Improving Indices with Higher Resolution Imaging
Satellite technology has improved substantially even in the past five years. Many of the most easily scaled index insurance contracts rely on indices built from satellite measurements conditions on the ground. As a previous post on indices for insurance discussed, higher-resolution measurements make for more indices that do a better job of predicting actual losses.
I4 researchers have experimented with higher-resolution measurements of NDVI made possible with recent advances in satellite technology. The project will use measurements, taken by a private earth science company’s satellites flying over parts of Mozambique and Tanzania, are 50 times more detailed than those used for current index insurance products.
Innovations to Reduce Contract Failure
Regardless of the accuracy of an index for insurance, there is always the chance that a contract can fail individual farmers. A low-quality contract is one that regularly fails large numbers of farmers. To minimize this risk, I4 researchers has developed an audit rule for index insurance contracts. An audit rule provides a failsafe for farmers if an index insurance product fails to trigger payouts when it should.
An audit rule gives farmers the right to petition their insurance company to have an agronomist measure average village yields if the index fails to trigger payments despite losses on the ground. It functions as a failsafe so farmers can be secure that they will receive payouts when they are most needed.
Bundling Index Insurance with Complementary Interventions
As a major challenge continues to be low adoption rates among small-scale agricultural households, researchers are developing and testing ways to “bundle” index insurance with complementary interventions. Complementary interventions are separate interventions that leverage each other’s strengths to provide an overall greater potential benefit than each can alone.
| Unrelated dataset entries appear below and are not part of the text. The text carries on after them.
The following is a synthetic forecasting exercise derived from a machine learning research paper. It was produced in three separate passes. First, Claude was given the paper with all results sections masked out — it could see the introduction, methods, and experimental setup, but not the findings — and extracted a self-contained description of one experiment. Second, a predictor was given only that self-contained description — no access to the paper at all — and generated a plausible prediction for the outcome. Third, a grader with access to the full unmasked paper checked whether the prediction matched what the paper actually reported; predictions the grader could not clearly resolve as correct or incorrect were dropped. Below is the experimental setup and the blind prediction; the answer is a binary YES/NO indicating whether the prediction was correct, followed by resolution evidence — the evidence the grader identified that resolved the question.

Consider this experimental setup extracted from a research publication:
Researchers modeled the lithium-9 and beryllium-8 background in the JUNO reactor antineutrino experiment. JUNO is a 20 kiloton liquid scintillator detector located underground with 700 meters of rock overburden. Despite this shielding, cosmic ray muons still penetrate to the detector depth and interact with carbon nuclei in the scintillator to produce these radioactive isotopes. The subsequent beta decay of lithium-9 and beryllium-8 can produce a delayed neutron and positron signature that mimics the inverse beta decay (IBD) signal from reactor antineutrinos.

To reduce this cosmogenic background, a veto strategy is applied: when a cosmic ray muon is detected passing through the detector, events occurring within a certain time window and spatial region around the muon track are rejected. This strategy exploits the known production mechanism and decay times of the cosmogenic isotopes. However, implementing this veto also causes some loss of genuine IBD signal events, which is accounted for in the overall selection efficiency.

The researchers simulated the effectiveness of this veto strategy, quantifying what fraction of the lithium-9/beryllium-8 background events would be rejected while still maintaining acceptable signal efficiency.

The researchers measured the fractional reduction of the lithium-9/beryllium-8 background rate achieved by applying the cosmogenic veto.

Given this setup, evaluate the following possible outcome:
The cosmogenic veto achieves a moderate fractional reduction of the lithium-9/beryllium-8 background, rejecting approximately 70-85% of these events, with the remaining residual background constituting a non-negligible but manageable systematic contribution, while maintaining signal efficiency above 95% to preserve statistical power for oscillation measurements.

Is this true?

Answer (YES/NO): NO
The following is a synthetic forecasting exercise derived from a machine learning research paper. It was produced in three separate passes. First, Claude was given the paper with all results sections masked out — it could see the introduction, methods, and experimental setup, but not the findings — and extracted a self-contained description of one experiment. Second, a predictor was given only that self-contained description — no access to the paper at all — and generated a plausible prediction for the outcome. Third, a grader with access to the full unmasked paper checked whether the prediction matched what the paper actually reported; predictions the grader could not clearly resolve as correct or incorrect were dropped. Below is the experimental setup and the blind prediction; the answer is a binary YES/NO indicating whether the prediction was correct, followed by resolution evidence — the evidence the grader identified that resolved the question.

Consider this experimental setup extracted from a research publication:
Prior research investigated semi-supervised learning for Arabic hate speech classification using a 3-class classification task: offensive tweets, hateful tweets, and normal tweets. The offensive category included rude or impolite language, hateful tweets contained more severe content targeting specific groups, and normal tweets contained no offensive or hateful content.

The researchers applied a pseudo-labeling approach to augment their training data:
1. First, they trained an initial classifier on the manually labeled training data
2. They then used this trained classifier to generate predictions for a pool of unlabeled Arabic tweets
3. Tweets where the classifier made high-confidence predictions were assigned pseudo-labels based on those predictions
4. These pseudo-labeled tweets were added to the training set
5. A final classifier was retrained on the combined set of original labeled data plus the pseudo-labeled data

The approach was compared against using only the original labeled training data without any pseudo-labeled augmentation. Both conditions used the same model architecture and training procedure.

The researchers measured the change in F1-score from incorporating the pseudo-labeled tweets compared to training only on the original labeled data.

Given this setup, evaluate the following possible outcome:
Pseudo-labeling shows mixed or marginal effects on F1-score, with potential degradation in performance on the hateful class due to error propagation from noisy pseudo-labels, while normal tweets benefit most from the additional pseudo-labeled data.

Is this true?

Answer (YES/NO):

Drought-tolerant maize is a natural complement for index insurance considering that both technologies seek to extend drought protection to farmers. A project in Tanzania and Mozambique paired drought-tolerant hybrid maize varieties developed by CIMMYT’s Drought-tolerant Maize for Africa initiative with index insurance and has found success with adoption and in-kind payouts.
Poverty graduation programs have only recently been studied by economists and others for their impacts on small-scale agricultural households. The MRR Innovation Lab and the International Livestock Research Institute (ILRI) partnered with The BOMA Project’s poverty graduation program for women in northern Kenya to add index-based livestock insurance to its programming. The index insurance component is designed to help make gains in income sustainable despite a severe drought.
Certification for a Minimum Quality Standard in East Africa
Most recently, USAID has partnered with the University of California, Davis to establish the world’s first agricultural index insurance quality certification board in Kenya. At the center of this new initiative is a regional board for Quality Index Insurance Certification (QUIIC) and a technical lab to refine and measure index insurance quality. Both will be led by the Regional Center for Mapping of Resources for Development (RCMRD), a Nairobi-based organization providing geo-information to 20 national governments in Africa.
The starting point for the quality measure ultimately adopted by the QUIIC board is the I4 Minimum Quality Standard for agricultural index insurance (MQS). As discussed in an earlier post in this series, MQS is an objective measure of quality that compares the value of an index insurance contract against the value of having no insurance at all or an equivalent cash transfer.
The MRR Innovation Lab and I4 are at the forefront of innovation in these three areas, but we are not alone. National governments, major donor organizations and many other researchers continue to make substantial progress on improving this critical tool to promote prosperity and long-term resilience.
The Feed the Future Innovation Lab for Markets, Risk & Resilience at UC Davis generates and transfers knowledge and innovations that promote resilience and empower rural families, communities and markets to share in inclusive agricultural growth.